良い取引と悪い取引

きちんと準備をしたからこそ、ビジネスで成功できるというのは本当だ。しかし、あなたがいくら準備をしても、ダイヤモンドとキューピックジルコニアとを見分けることができなければ、わずか数秒で人生に大惨事を引き起こすことになりかねない。つまりそれは、悪い取引の署名欄に自分の名前をサインするときだ。たしかにそれはとても恐ろしいことのように聞こえる。しかし、良い取引と悪い取引を隔てるグレイゾーンというのはほとんど存在しない。そして私にとっては、そのあいまいな部分さえはっきりと白か黒かに分かれる。取引には良いか悪いかしかなく、幸いなことに悪い取引を見分けるのはやさしい。それは単に、数字のつじつまがあわない取引だ。言い換えれば、悪い取引では、予想されるキャッシュフロー一一収入から総支出を差し引いたものが低いか、マイナスになっている。

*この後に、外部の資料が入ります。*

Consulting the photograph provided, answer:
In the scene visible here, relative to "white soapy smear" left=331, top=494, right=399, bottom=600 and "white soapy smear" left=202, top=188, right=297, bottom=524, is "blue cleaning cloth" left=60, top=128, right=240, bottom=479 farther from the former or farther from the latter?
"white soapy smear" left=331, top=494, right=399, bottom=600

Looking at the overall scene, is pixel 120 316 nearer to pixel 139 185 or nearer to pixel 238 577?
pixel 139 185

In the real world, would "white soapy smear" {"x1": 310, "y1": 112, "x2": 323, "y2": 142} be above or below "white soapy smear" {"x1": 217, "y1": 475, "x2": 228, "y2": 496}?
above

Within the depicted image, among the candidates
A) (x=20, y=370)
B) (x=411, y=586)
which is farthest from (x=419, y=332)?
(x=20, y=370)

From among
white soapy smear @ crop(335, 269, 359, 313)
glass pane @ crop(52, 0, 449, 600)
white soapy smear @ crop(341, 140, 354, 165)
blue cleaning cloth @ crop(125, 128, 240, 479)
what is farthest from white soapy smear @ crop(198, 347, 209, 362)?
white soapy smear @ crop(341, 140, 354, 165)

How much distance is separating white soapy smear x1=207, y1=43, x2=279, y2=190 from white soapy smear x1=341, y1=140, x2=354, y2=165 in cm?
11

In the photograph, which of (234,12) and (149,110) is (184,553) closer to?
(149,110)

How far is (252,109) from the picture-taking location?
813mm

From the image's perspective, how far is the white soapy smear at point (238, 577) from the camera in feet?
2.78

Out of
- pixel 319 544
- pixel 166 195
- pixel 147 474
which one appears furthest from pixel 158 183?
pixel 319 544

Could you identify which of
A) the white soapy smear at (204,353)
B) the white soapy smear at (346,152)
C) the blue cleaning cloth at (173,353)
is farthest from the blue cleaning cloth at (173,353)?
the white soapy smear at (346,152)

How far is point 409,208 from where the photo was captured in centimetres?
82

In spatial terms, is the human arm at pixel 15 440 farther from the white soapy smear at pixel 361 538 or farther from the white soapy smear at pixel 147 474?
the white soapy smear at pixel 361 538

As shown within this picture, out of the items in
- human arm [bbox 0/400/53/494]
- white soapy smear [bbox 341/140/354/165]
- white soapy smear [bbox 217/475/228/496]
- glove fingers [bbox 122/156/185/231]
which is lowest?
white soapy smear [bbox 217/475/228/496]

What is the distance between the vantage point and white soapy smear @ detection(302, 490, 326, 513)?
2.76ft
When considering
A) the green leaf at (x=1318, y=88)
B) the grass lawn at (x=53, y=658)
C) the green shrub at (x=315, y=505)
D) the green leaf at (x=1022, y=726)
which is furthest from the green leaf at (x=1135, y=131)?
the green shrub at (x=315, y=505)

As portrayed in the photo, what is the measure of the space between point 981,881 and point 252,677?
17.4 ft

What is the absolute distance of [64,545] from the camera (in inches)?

良い取引では数字のつじつまが合い、悪い取引ではつじつまが合わないのだこれは、おそろしくはっきりしていることのように思えるだろうか。もちろんそうだ。しかしこの単純な真実を、投資家たちがどれだけ看過しているかを知ったら、あなたもびっくりするだろう。彼らは、物件の運用実績ではなく、売主の言い値かそれに近い値段をもとに物件を購入する。次に挙げるのは、不動産投資に関わるいくつかの原則だ。

・売主が要求する価格は不適切なものである。

・あなたが割り出した物件の価値が、あなたのオファーの額となる。

・集合住宅の場合、物件の価値は、現在のキャッシュフローに基づいたものになる。

これらの3つの原則が、不動産投資の基本となる。